Si cette loi part d’une louable intention, elle se borne à ranger les candidats dans une file d’attente qui avance parfois moins vite que d’autres, sans accroître l’offre. Or, le parc HLM est déjà pris d’assaut : 1,7 million de candidats postulent à 480 000 logements attribués par an

L’Etat n’a, en fait, pas les moyens de remplir son obligation. Les préfets disposent d’un contingent d’attribution d’au mieux 30 % des logements sociaux qui se créent ou se libèrent, les communes et départements de 20 %. Le solde va aux locataires désignés par Action Logement, c’est-à-dire les salariés des entreprises qui cotisent au 1 % logement, et par les bailleurs sociaux directement.

Une belle idée… qui aggrave la ségrégation

En Ile-de-France, Action logement n’ouvre que 5 % à 6 % de son quota aux ménages prioritaires alors que la loi lui impose 26 %. Le contingent préfectoral mobilise 62 % de ses places pour le DALO mais avec de fortes disparités locales.
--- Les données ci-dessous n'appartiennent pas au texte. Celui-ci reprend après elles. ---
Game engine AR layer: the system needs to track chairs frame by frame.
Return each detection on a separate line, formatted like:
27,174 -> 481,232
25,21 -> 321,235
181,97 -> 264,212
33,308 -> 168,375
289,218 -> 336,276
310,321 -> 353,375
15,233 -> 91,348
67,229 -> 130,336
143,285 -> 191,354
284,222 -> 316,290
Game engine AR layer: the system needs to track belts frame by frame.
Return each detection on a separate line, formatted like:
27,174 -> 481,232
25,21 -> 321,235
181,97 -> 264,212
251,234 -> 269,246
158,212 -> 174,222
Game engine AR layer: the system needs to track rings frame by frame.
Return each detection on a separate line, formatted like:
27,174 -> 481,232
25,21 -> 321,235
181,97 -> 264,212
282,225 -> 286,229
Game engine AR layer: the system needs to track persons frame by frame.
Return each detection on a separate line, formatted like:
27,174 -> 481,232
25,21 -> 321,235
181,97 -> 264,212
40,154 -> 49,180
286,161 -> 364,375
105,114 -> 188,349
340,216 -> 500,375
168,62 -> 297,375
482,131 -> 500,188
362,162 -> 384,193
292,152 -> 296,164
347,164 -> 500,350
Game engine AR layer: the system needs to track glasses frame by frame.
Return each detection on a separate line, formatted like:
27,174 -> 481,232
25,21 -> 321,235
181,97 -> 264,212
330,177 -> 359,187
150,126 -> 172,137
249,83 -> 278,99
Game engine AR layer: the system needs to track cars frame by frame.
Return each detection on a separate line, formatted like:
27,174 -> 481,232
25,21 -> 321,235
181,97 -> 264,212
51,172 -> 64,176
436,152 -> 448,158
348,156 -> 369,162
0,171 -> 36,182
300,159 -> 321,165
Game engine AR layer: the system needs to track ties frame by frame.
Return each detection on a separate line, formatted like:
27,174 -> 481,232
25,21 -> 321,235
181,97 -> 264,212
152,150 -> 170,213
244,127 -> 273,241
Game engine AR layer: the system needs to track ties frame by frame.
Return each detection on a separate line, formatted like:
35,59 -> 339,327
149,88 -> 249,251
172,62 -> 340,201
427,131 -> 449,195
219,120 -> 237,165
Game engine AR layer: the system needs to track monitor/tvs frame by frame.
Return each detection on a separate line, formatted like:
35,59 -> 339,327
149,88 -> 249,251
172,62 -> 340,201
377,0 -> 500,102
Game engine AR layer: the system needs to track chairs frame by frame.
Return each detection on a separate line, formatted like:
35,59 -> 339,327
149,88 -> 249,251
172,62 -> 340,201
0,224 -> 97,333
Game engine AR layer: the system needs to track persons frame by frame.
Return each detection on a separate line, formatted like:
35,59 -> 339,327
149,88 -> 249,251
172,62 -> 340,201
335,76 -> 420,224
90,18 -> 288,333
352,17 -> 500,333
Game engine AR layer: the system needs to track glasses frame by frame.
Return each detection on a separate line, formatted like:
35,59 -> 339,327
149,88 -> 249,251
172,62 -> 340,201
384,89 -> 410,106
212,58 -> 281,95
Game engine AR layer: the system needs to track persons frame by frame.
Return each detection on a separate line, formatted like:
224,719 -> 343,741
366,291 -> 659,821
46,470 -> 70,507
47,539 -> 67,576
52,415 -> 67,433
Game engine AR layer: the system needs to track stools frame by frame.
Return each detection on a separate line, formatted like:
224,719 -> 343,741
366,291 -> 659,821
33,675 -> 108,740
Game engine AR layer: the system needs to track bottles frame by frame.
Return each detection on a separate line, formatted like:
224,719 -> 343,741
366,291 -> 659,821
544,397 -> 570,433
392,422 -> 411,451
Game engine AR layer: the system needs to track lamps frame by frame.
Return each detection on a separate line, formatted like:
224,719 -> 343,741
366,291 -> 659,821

Dans les Hauts-de-Seine où le préfet s’est dessaisi de son droit de désignation au profit des communes, seuls 26 % de ses attributions bénéficient aux ménages DALO ! A Antony, par exemple, grâce à la délégation du Préfet, la ville a la haute main sur 80 % des attributions des 4 500 logements de son office public. Or, constate la Mission inspection du logement social (Milos), Antony Habitat n’a, entre 2009 et 2011, accueilli que 9 familles DALO…

Chassés de ces villes réfractaires, tous les prioritaires se retrouvent dans les mêmes quartiers d’habitat social, où les loyers sont les plus bas avec de grands appartements familiaux. Paris fait de gros efforts. En 2013, la capitale a relogé 2 553 familles au titre du DALO, grâce au contingent du préfet (55 %), à celui de la ville (28 %) et un peu du 1 % logement (7 %). « Nous relogeons 29 % des DALO de la région, plus que la Seine-Saint-Denis, deux fois plus que le Val-de-Marne et quatre fois plus que les Hauts-de-Seine », remarque Ian Brossat, adjoint (PC) au maire en charge du logement, tout en reconnaissant que 51 % de ces relogements sont concentrés dans quatre arrondissements populaires, les 13e, 18e, 19e et 20e.

« Nous comprenons qu’il faille concilier mixité sociale et droit au logement, mais il faut mettre rapidement en place des offres alternatives. Il faut mieux utiliser le 1 % logement et le parc privé et faire appliquer l’impératif des 25 % de logements sociaux dans toutes les communes », plaide René Dutrey «  En Ile-de-France, une opération choc est nécessaire pour résorber ces 45 000 ménages sans solution », suggère Véronique Fayet.